Social Security is a promise we make to each other as Americans that no one who has worked hard will be left out in the cold. Many of our seniors rely on their Social Security to maintain a decent standard of living. In Congress, I will fight to make sure that Social Security is always there to support retirees and to prevent it from being put at risk by reckless schemes like privatization. This is a critical difference between my opponent and me: Chris Shays supports privatizing social security.
As someone who spent 12 years on Wall Street, I know how risky the privatization of Social Security would be. Anyone who has watched the markets, Bear Stearns, Fannie Mae and Freddie Mac in the last year would never want their retirement hostage to that sort of risk.
Advocates of privatization offer it as a way to save Social Security. In fact, we do need to address the substantial unfunded liabilities associated with Social Security, and more imminently, Medicare. But privatization is not the answer. The only sure results of privatization would be billions in fees paid to Wall Street, and an eventual taxpayer bailout of millions of troubled private accounts.

★ ★ ★ ★ ★

**TASKS TO COMPLETE:**
**a.** Please reproduce the part of the Social Security statement starting with "Social Security is a promise" and going on through "sort of risk.".
**b.** Write the next part of the Social Security statement, picking up after its final sentence.

★ ★ ★ ★ ★

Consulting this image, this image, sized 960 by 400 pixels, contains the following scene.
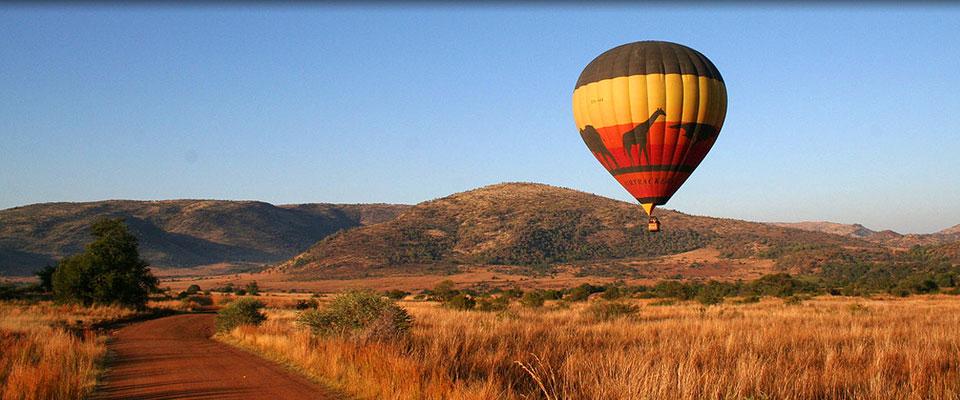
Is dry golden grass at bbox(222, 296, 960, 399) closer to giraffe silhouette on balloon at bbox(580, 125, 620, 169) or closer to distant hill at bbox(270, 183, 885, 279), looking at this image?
giraffe silhouette on balloon at bbox(580, 125, 620, 169)

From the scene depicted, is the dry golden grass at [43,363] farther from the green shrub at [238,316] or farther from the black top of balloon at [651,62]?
the black top of balloon at [651,62]

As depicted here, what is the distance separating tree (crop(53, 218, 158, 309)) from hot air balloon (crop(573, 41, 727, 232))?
29851 mm

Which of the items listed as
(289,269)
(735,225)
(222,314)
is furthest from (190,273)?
(222,314)

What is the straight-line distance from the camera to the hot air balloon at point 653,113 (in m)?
A: 21.9

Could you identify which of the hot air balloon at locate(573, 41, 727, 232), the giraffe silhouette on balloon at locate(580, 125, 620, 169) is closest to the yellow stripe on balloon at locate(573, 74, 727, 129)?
the hot air balloon at locate(573, 41, 727, 232)

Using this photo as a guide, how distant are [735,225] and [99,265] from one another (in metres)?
106

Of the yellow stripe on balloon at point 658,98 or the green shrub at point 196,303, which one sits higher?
the yellow stripe on balloon at point 658,98

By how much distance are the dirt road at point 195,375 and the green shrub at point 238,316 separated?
3.20 m

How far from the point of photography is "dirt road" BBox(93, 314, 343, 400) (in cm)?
1121

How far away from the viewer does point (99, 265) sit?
3941 cm

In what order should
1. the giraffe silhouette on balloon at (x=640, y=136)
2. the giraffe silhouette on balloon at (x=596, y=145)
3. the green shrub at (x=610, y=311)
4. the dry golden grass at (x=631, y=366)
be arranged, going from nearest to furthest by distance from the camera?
the dry golden grass at (x=631, y=366)
the giraffe silhouette on balloon at (x=640, y=136)
the giraffe silhouette on balloon at (x=596, y=145)
the green shrub at (x=610, y=311)

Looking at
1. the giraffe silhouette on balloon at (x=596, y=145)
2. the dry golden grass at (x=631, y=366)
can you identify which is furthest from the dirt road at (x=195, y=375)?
the giraffe silhouette on balloon at (x=596, y=145)

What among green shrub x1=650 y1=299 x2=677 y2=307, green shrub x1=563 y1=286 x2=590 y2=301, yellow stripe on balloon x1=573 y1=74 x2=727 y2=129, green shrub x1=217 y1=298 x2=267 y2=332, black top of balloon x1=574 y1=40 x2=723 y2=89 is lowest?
green shrub x1=650 y1=299 x2=677 y2=307

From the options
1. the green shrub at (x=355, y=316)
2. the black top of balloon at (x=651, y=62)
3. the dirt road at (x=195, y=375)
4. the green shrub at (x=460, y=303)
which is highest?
the black top of balloon at (x=651, y=62)
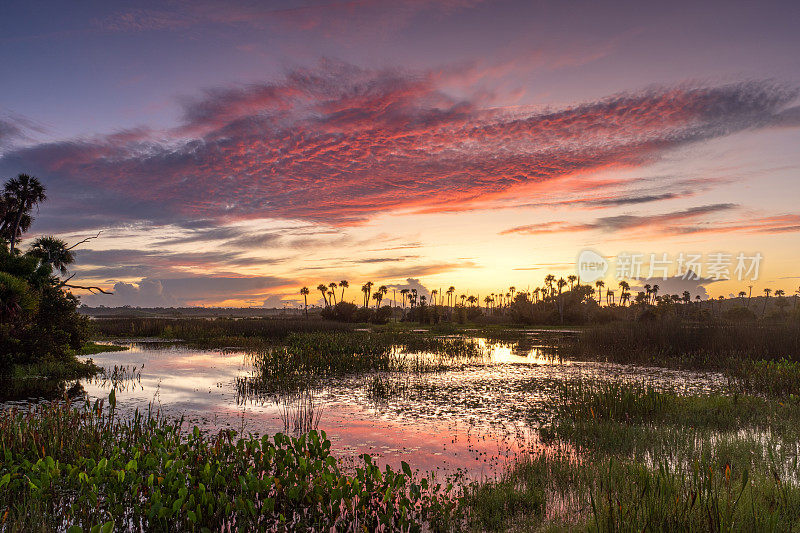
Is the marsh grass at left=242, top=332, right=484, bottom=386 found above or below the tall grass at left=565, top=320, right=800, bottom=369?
below

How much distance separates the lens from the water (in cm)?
1252

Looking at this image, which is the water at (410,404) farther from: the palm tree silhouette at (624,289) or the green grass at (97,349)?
the palm tree silhouette at (624,289)

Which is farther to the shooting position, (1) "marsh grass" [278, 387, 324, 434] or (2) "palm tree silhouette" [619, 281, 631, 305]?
(2) "palm tree silhouette" [619, 281, 631, 305]

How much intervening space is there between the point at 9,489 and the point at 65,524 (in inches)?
67.1

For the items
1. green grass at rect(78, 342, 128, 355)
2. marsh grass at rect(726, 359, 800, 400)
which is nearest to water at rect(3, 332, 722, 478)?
marsh grass at rect(726, 359, 800, 400)

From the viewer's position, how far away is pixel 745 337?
99.6ft

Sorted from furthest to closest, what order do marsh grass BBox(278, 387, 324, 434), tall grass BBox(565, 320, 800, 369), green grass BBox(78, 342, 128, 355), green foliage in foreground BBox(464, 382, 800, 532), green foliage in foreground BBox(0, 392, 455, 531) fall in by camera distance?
green grass BBox(78, 342, 128, 355), tall grass BBox(565, 320, 800, 369), marsh grass BBox(278, 387, 324, 434), green foliage in foreground BBox(0, 392, 455, 531), green foliage in foreground BBox(464, 382, 800, 532)

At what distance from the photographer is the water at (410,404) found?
12523 millimetres

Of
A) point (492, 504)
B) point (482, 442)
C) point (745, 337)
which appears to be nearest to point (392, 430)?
point (482, 442)

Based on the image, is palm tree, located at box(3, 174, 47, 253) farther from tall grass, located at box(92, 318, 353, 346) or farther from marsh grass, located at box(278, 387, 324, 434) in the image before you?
marsh grass, located at box(278, 387, 324, 434)

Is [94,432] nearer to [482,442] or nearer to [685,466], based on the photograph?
[482,442]

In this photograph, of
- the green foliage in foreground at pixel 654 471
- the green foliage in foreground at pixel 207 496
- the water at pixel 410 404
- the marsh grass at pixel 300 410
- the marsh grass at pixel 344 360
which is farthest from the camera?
the marsh grass at pixel 344 360

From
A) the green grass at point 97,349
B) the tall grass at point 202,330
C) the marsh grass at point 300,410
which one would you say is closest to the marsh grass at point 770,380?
the marsh grass at point 300,410

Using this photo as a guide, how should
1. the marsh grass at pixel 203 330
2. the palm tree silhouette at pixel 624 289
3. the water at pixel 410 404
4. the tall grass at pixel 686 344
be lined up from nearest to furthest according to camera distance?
the water at pixel 410 404 < the tall grass at pixel 686 344 < the marsh grass at pixel 203 330 < the palm tree silhouette at pixel 624 289
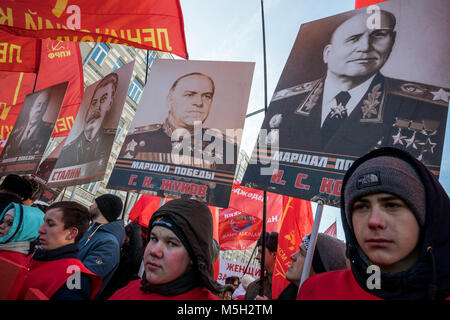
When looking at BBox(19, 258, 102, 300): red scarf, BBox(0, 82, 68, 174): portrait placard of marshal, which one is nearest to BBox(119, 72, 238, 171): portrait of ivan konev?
BBox(19, 258, 102, 300): red scarf

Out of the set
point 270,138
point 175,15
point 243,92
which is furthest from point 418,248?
point 175,15

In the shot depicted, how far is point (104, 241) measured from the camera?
9.34 feet

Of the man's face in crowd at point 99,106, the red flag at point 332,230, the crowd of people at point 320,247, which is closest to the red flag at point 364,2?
the crowd of people at point 320,247

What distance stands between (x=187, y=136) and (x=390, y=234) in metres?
2.60

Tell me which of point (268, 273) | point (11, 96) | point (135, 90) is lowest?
point (268, 273)

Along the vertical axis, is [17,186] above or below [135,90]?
below

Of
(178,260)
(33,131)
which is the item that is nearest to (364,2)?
(178,260)

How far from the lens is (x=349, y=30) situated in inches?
118

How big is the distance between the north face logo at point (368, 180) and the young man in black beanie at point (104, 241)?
2.24 meters

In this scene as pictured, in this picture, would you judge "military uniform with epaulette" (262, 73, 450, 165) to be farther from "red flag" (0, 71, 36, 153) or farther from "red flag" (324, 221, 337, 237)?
"red flag" (324, 221, 337, 237)

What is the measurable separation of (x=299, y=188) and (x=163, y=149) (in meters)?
1.76

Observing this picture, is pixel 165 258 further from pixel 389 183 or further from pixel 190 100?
pixel 190 100

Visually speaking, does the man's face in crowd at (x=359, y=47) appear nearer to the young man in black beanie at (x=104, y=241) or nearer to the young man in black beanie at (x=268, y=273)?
the young man in black beanie at (x=268, y=273)

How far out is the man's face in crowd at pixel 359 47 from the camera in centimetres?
271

★ ★ ★ ★ ★

**OUTPUTS FOR THE TASKS:**
**a.**
Social Security is a promise we make to each other as Americans that no one who has worked hard will be left out in the cold. Many of our seniors rely on their Social Security to maintain a decent standard of living. In Congress, I will fight to make sure that Social Security is always there to support retirees and to prevent it from being put at risk by reckless schemes like privatization. This is a critical difference between my opponent and me: Chris Shays supports privatizing social security.
As someone who spent 12 years on Wall Street, I know how risky the privatization of Social Security would be. Anyone who has watched the markets, Bear Stearns, Fannie Mae and Freddie Mac in the last year would never want their retirement hostage to that sort of risk.

**b.**
Make no mistake. Americans should save and invest more. A whole lot more. Indeed, I have proposed tax cuts that will create incentives for saving above and beyond the basic promise of Social Security. Saving, and wise investment, are critical to both the growth of our economy and the wealth of individual families. But these types of investments should be made in addition to, rather than instead of, the stable bedrock of Social Security income.